Human rights taking centre stage
Human rights taking centre stage
Over 60% of the world’s cobalt extraction comes from the Democratic Republic of the Congo (DRC). It is here, in particular between the mines and smelters, that there is a heightened risk to human rights – such as the risk of child labour. All hope isn’t lost, however.
Mercedes-Benz AG is taking a leading role with its approach to promoting the socially acceptable and environmentally sound extraction of cobalt and lithium. Cobalt is one of the raw materials in batteries that is subject to intense criticism in terms of human rights.

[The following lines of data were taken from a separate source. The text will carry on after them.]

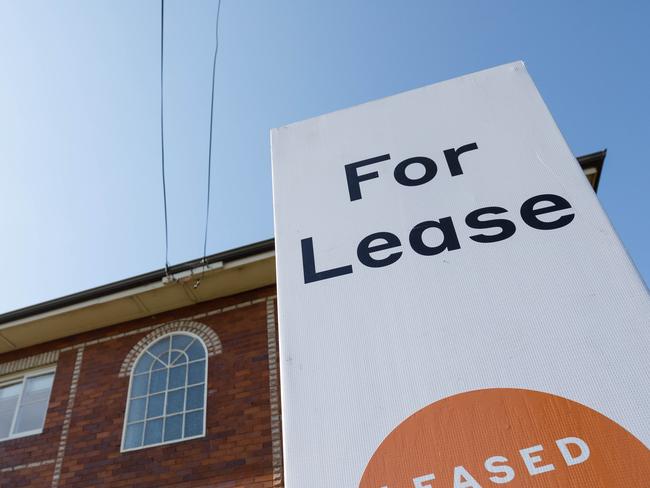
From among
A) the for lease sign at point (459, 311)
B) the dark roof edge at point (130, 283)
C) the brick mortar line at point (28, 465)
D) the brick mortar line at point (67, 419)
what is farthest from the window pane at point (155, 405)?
the for lease sign at point (459, 311)

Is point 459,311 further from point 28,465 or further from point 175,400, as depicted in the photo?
point 28,465

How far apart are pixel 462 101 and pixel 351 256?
45.2 inches

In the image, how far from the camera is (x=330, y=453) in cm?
240

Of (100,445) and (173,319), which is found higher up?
(173,319)

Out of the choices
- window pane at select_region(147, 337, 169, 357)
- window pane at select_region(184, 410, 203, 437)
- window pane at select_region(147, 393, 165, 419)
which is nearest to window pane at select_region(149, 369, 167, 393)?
window pane at select_region(147, 393, 165, 419)

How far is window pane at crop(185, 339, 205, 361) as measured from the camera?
28.5 ft

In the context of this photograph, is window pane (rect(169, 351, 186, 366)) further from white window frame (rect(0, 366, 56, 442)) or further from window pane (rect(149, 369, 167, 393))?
white window frame (rect(0, 366, 56, 442))

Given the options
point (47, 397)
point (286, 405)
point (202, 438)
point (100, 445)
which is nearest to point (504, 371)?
point (286, 405)

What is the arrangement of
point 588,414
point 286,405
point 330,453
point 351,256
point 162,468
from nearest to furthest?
point 588,414
point 330,453
point 286,405
point 351,256
point 162,468

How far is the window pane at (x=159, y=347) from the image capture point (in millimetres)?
8977

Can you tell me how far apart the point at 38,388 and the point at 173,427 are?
Answer: 2649mm

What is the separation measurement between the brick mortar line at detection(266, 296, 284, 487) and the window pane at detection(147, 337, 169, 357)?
5.14 ft

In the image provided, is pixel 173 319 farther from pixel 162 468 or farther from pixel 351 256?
pixel 351 256

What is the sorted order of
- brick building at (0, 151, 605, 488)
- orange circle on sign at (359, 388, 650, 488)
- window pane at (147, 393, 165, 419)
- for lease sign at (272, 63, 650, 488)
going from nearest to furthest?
orange circle on sign at (359, 388, 650, 488), for lease sign at (272, 63, 650, 488), brick building at (0, 151, 605, 488), window pane at (147, 393, 165, 419)
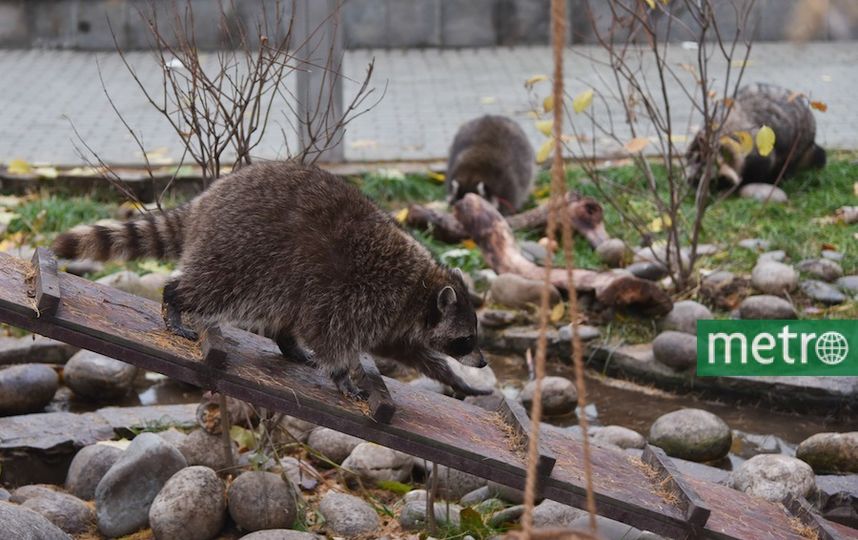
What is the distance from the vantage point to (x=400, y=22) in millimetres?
13578

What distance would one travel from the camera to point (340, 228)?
4.05 m

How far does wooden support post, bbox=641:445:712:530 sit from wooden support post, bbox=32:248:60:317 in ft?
6.79

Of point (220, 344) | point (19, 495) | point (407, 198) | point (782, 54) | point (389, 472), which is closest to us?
point (220, 344)

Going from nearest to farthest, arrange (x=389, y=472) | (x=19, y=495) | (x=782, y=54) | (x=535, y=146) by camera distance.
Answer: (x=19, y=495) < (x=389, y=472) < (x=535, y=146) < (x=782, y=54)

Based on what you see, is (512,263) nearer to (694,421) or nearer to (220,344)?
(694,421)

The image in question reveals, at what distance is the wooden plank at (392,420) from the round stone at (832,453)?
33.7 inches

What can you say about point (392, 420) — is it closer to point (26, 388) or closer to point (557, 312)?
point (26, 388)

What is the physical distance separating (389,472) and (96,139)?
5.87 meters

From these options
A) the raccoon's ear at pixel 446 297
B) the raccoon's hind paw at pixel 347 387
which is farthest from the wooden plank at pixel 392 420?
the raccoon's ear at pixel 446 297

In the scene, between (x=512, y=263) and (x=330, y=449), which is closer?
(x=330, y=449)

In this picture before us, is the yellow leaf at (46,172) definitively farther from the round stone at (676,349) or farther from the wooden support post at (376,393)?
the wooden support post at (376,393)

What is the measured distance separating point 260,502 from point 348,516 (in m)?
0.35

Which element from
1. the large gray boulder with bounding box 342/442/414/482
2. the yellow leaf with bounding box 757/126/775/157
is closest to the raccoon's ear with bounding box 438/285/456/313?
the large gray boulder with bounding box 342/442/414/482

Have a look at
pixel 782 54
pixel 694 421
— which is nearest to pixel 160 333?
pixel 694 421
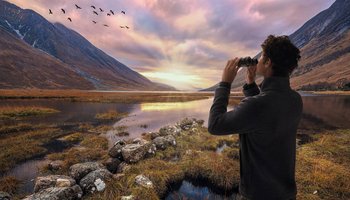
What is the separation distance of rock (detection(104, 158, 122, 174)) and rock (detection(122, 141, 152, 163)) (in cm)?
48

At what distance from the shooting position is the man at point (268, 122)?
2.79m

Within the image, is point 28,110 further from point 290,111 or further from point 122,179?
point 290,111

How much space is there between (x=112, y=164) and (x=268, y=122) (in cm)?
1132

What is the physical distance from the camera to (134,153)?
13.2m

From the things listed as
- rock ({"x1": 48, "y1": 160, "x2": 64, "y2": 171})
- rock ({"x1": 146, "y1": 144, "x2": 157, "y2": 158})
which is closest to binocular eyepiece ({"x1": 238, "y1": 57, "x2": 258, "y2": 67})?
rock ({"x1": 146, "y1": 144, "x2": 157, "y2": 158})

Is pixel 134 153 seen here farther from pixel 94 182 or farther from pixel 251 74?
pixel 251 74

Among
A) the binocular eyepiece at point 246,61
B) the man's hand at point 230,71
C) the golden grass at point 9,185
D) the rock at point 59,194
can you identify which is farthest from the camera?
the golden grass at point 9,185

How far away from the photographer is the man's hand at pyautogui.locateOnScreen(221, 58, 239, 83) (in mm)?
3043

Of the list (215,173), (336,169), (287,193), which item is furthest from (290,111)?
(336,169)

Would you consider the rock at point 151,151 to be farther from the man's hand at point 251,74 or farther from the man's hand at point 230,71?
the man's hand at point 230,71

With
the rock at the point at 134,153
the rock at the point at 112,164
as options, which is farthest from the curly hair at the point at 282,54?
the rock at the point at 112,164

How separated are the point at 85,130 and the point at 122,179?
16589 millimetres

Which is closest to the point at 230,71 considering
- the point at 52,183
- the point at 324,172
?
the point at 52,183

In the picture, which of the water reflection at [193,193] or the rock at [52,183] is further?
the water reflection at [193,193]
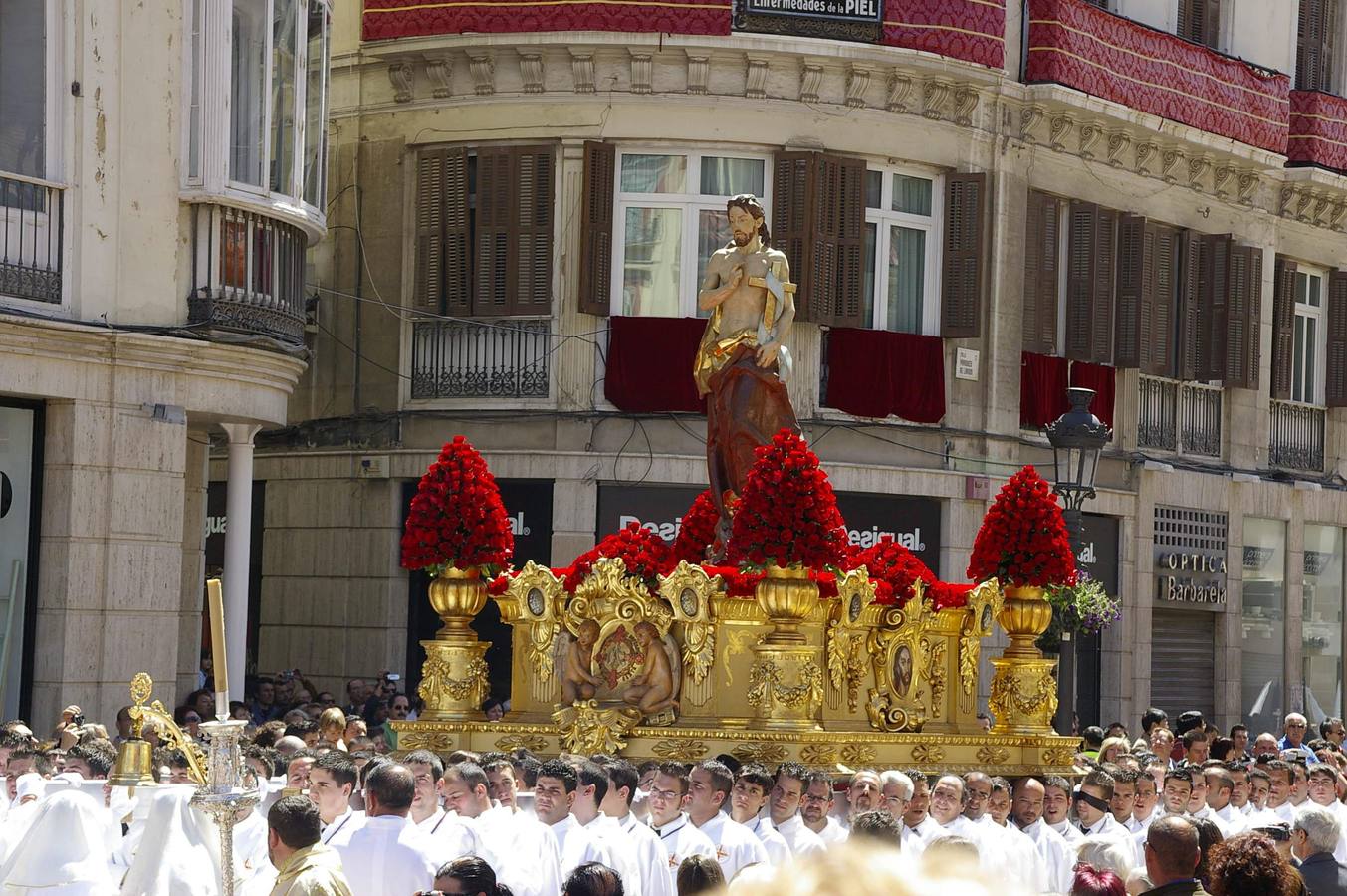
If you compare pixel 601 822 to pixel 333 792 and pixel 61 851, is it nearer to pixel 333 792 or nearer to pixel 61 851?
pixel 333 792

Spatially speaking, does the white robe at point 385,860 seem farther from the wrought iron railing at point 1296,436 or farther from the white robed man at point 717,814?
the wrought iron railing at point 1296,436

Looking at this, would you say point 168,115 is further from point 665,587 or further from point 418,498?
point 665,587

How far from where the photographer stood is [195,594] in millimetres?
21531

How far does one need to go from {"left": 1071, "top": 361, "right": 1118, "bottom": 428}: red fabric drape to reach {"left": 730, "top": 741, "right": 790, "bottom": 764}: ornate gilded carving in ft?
45.0

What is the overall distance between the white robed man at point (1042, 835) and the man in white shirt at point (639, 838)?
265cm

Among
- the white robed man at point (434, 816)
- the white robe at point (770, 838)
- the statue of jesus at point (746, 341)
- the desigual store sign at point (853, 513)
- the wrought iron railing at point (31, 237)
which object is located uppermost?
the wrought iron railing at point (31, 237)

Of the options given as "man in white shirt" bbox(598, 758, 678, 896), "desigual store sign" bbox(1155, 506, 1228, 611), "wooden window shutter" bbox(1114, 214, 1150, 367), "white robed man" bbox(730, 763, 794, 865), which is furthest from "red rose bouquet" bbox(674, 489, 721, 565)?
"desigual store sign" bbox(1155, 506, 1228, 611)

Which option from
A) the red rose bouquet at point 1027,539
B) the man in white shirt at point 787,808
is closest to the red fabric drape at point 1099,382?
the red rose bouquet at point 1027,539

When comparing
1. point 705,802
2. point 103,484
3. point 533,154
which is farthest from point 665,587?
point 533,154

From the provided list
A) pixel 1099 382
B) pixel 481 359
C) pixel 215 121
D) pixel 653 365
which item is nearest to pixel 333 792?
pixel 215 121

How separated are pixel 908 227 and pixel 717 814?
15.4 metres

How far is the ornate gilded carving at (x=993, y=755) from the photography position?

To combat this Mercedes-Benz is insisting on the use of strong standards for sustainability, making the industry-wide recognised “Standard for Responsible Mining” of the “Initiative for Responsible Mining Assurance” (IRMA) one of the key criteria for supplier decisions and contracts within raw material supply chains.
In 2018, Mercedes-Benz commissioned the auditing and advisory firm RCS Global to establish transparency over the complex cobalt supply chains behind battery cells and to audit these, at every stage, per the Organisation for Economic Co-operation and Development (OECD) Due Diligence. The OECD’s guidance provides detailed recommendations to help companies respect human rights and avoid contributing to conflict through their mineral purchasing decisions and practices.
More than 120 suppliers were identified and 60 audits were conducted after a corresponding risk assessment. As things stand at present, there are currently no cobalt mines certified under IRMA’s Standard for Responsible Mining.
But this standard is in the early stages of adoption, a process Daimler seeks to accelerate. In the company’s contracts, partners will need to commit to working within their own supply chain to source exclusively from raw material suppliers who are audited by the IRMA mining standard. The supply chains will in the future also be regularly monitored.
Countries of origin viewed as high-risk are deliberately not generally excluded as sources of supply. Instead, the approach taken aims to improve the local situation for the people working there and to strengthen their rights. By doing so, Mercedes-Benz AG is following the recommendation of non-governmental organisations, governments and other relevant interest groups not to withdraw from high-risk countries.
Per the principle of using leverage before withdrawing, the aim is to encourage the local economy while at the same time ensuring that higher standards concerning the protection of human rights are established.
“We have had the supply chains for our Mercedes-Benz electric vehicle fleet audited in line with OECD guidance, all the way back to the mine, even though we don’t source cobalt directly ourselves,” emphasises Markus Schäfer, member of the board of management of Daimler AG and Mercedes-Benz AG; responsible for Daimler Group Research and Mercedes-Benz Cars COO.
“Based on the insights gained, we will instruct our battery suppliers to only source cobalt and lithium from certified mining sites in the future. With this, we even go a step further and will ensure our sourcing is from mining sites compliant with the mining standard of the ‘Initiative for Responsible Mining Assurance’.
“This way, in addition to child labour and a range of other social concerns, environmental risks in the mining of raw materials can also be minimised. By doing so, we are paving the way for clean raw materials, from which other participants in the market can also benefit.”
Renata Jungo Brüngger, member of the board of management of Daimler AG and Mercedes-Benz, responsible for Integrity and Legal Affairs, adds: “Our aspiration is very clear: we want our products to contain only raw materials that have been mined and produced without human rights violations. This is one of the core elements of our sustainable business strategy. This way, we are putting an important element of our Human Rights Respect System into practice and are shaping the path to electric drive systems in a sustainable way.”
Mercedes-Benz is also significantly reducing the use of cobalt in its vehicles. “Mercedes-Benz’s clear development goal is to significantly increase the range of future batteries through advances in energy density, to advance the production maturity of future battery technologies, to significantly reduce charging times, and to further reduce the use of critical materials. In the coming generations of battery cells, the cobalt content is already being reduced to less than 10%,” explains Schäfer.
“In the future, we want to use post-lithium-ion technologies with new material compositions to completely dispense with materials such as cobalt. The further optimisation of recyclability and its implementation at Mercedes-Benz is also part of the holistic battery strategy.”